Dean M. Roberts in Legal/Financial on November 7, 2017
This article appears in the November special issue of Habitat, "Governing Powers Through a Legal Lens."
When can a board gain access to shareholders’ apartments? Under the laws of New York State, the standard is a “reasonable” one. In essence, that means if a co-op gives 24 hours’ notice for an inspection or a week’s notice for repairs, the shareholder is obligated to provide access.

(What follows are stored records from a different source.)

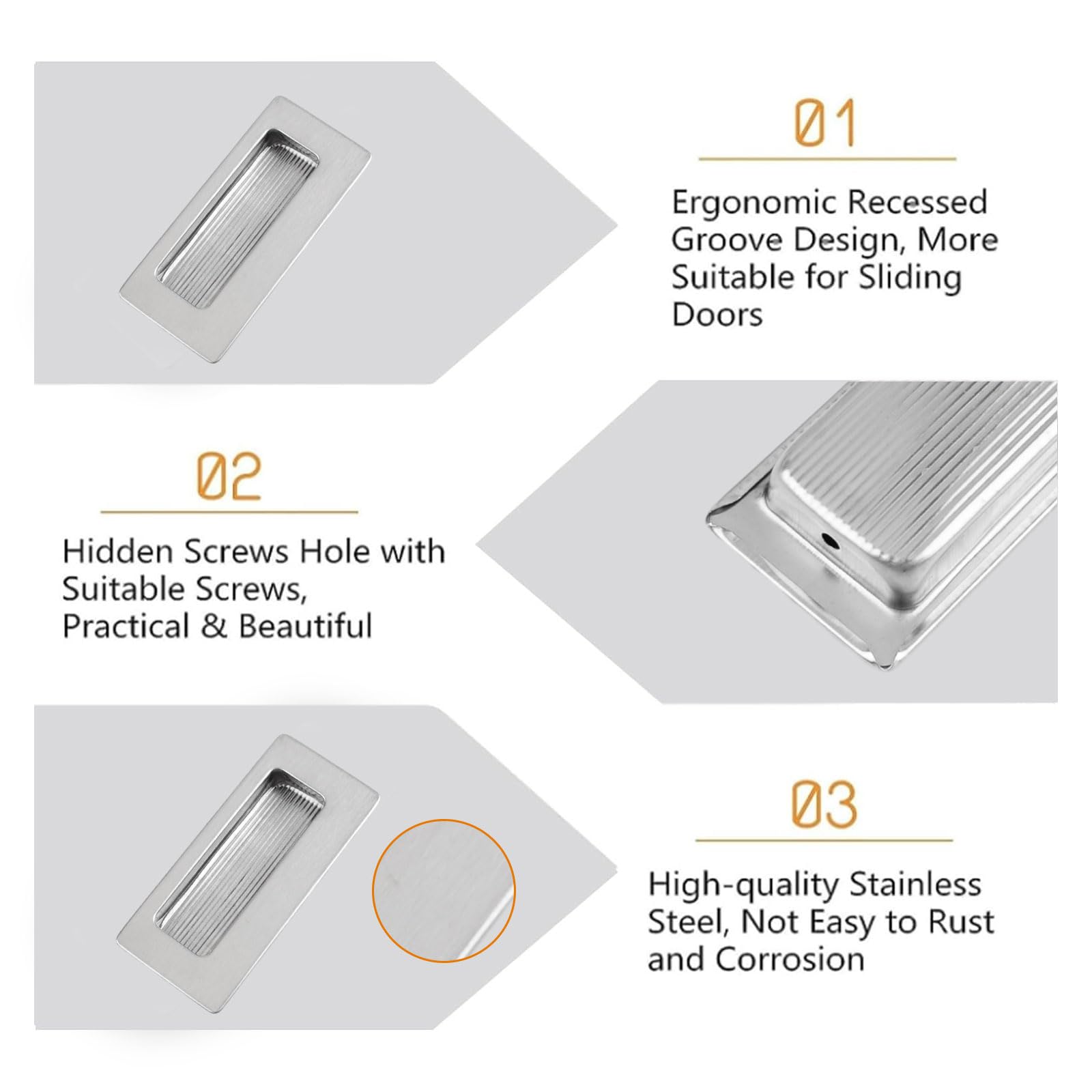 01

Ergonomic Recessed Groove Design, More Suitable for Sliding Doors

02

Hidden Screws Hole with Suitable Screws, Practical & Beautiful

03

High-quality Stainless Steel, Not Easy to Rust and Corrosion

This standard is supported by case law. While access is normally not a problem, you often find that it becomes an issue when coupled with other conditions, such as hoarding, a leak, or an illegal sublet. But it is a problem around which both boards and management need to be very careful. Under the law and the terms of most proprietary leases, a co-op has an absolute right to enter apartments. However, just like a pedestrian with the right of way, this is a right you should exercise with some caution. I advise clients that forced entry into an apartment should be a last resort. The co-op board should make every effort to provide 24 hours’ notice for an inspection or a week’s notice for repairs whenever possible.
If there is an emergency, you should attempt to get some type of governmental intervention (the police or fire department). That shows you were acting responsibly, and it will protect the managing agent, the co-op, and the building employees from any legal liability that may arise.
One issue to remember when a co-op board or its representatives gain access to an apartment is a possible claim that property was stolen. It is not unheard of for people to claim a Rembrandt or a gold coin collection is suddenly missing. So I advise all my co-op clients to have a basic protocol about access that includes having at least two co-op representatives in the apartment at all times. Exercise a high level of caution when entering shareholders’ apartments.
Dean M. Roberts is a partner in the law firm of Norris McLaughlin & Marcus.